Defence Analyst Kobus Marais told SABC the deployment is a strong indication of a serious structural challenge deficit and the decaying within police service capabilities and their commitment.
“The announcement by the president to deploy our soldiers in the streets against our own citizens can never be supported in a constitutional democracy like ours. This is more so when we have a delipidated and defunded defence force with very poor defence capabilities left and the South African Police Services with a budget three times of that of defence force and with many more policemen and women than the defence force has available,” Marais said.
DA cautious
Lisa Schickerling, Democratic Alliance Spokesperson on Police, welcomed Ramaphosa’s deployment announcement, but cautioned that a properly mandated and time-bound SANDF deployment must be guided by a clear joint and integrated inter-agency cooperative framework between the SANDF and SAPS to stabilise areas plagued by gang violence.
“It can help stabilise hotspots, restore community confidence and create the operational space needed for law-enforcement agencies to act. However, stabilisation is not a strategy. The SANDF cannot replace the investigative and intelligence functions of the South African Police Service (SAPS) or the Directorate for Priority Crime Investigation (DPCI).”
Schickerling said that soldiers can assist with visibility and area control, but they cannot dismantle drug networks, build racketeering cases or secure sustainable convictions. The SANDF deployment may assist in stabilising high-risk areas in the short term, but it is not, and cannot be, a long-term crime-reduction solution.

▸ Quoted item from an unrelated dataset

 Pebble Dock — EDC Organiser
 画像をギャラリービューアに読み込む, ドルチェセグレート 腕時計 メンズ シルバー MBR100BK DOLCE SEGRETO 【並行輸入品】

“What South Africa requires instead is structural reform and intelligence-led policing grounded in credible crime intelligence. Most importantly, the expansion of policing powers to competent metropolitan governments within constitutional bounds must happen,” she said.
“Short-term stabilisation may calm hotspots, but long-term safety requires empowered and competent institutions, intelligence-driven policing, prosecution-led investigations and measurable accountability. Where capable provincial and local governments, like the Western Cape Government and the City of Cape Town can strengthen safety delivery within constitutional limits, their role should be expanded to reinforce South Africa’s national safety architecture,” Schickerling said.
Mission creep
Deputy Defence and Military Veterans Minister Bantu Holomisa told The Sunday Times that the SANDF could end up getting involved in other domestic security tasks. “For instance, look at our national key points — we are already protecting Eskom. We are also building one of the major operations in the Eastern Cape, along the N2; and we can deploy them against the construction mafia, because we cannot fold our arms when billions are going to be wasted.”

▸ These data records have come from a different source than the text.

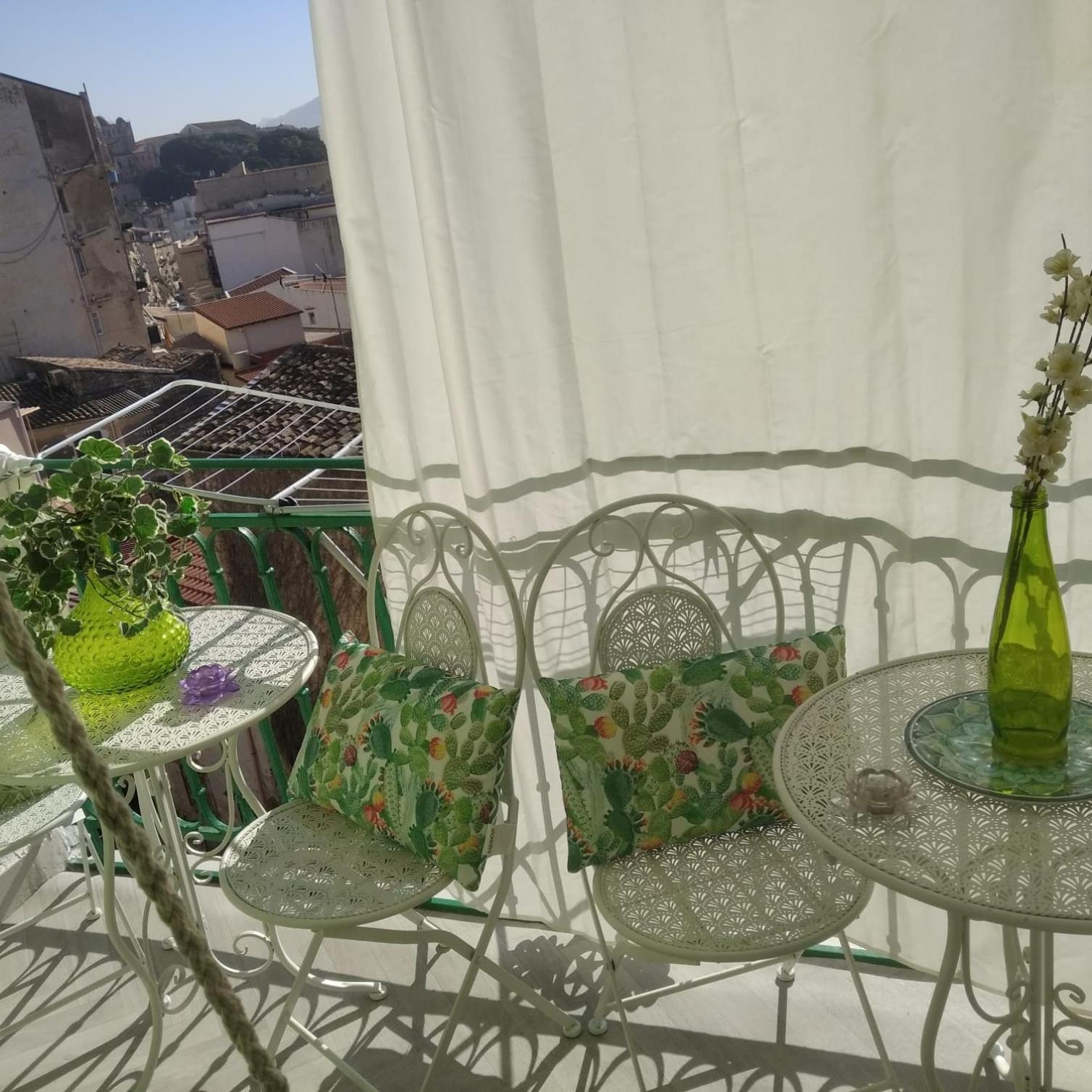 Casa Amari Alla Zisa Hostel 팔레르모 외부 사진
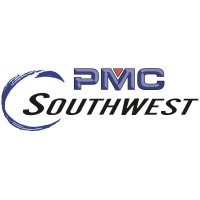 PMC Southwest logo, PMC Southwest contact details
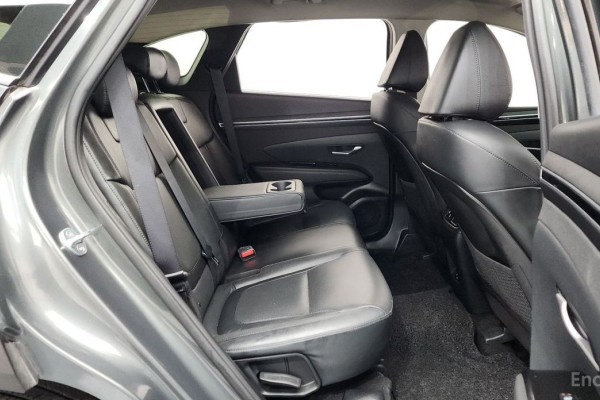 2021 Hyundai Tucson с пробегом 57 560 км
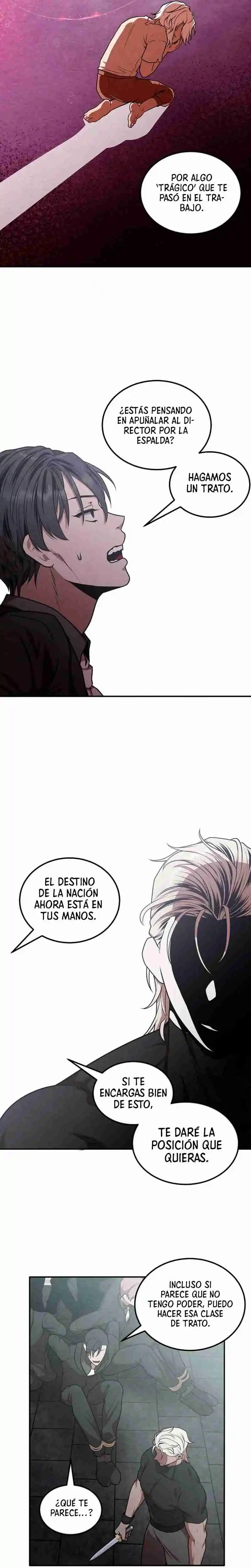 El Legendario Hijo Menor De La Casa Del Marqués (Novela) - Capítulo 106 - Página 15 - LectorTMOo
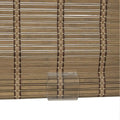 Rae Natural Pure Bamboo Woven Blinds - Series Z?-TWOPAGES CURTAINS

“No more nonsense will be allowed. No more chance-takers. This is an opportunity for the president to crack down on lawlessness. I see it as a first phase in confronting criminals,” he told the publication.
Holomisa did warn that a deployment longer than a few months would require financial backup as well as more permanent accommodation for soldiers. Similarly, Rise Mzansi leader Songezo Zibi said he was not in support of the deployment as the SANDF is underfunded.
Legoete also called for a properly funded and modernised SANDF to safeguard South Africa’s sovereignty, support peace missions and contribute to regional stability. He urged government to prioritise the implementation of the 2015 Defence Review and ensure sustainable funding for the Defence Force. “The SANDF is more than a military institution. It is a symbol of our sovereignty, resilience and unity. If we are serious about defeating organised crime and protecting our constitutional democracy, we must equip and fund our Defence Force accordingly. The time for decisive action is now.”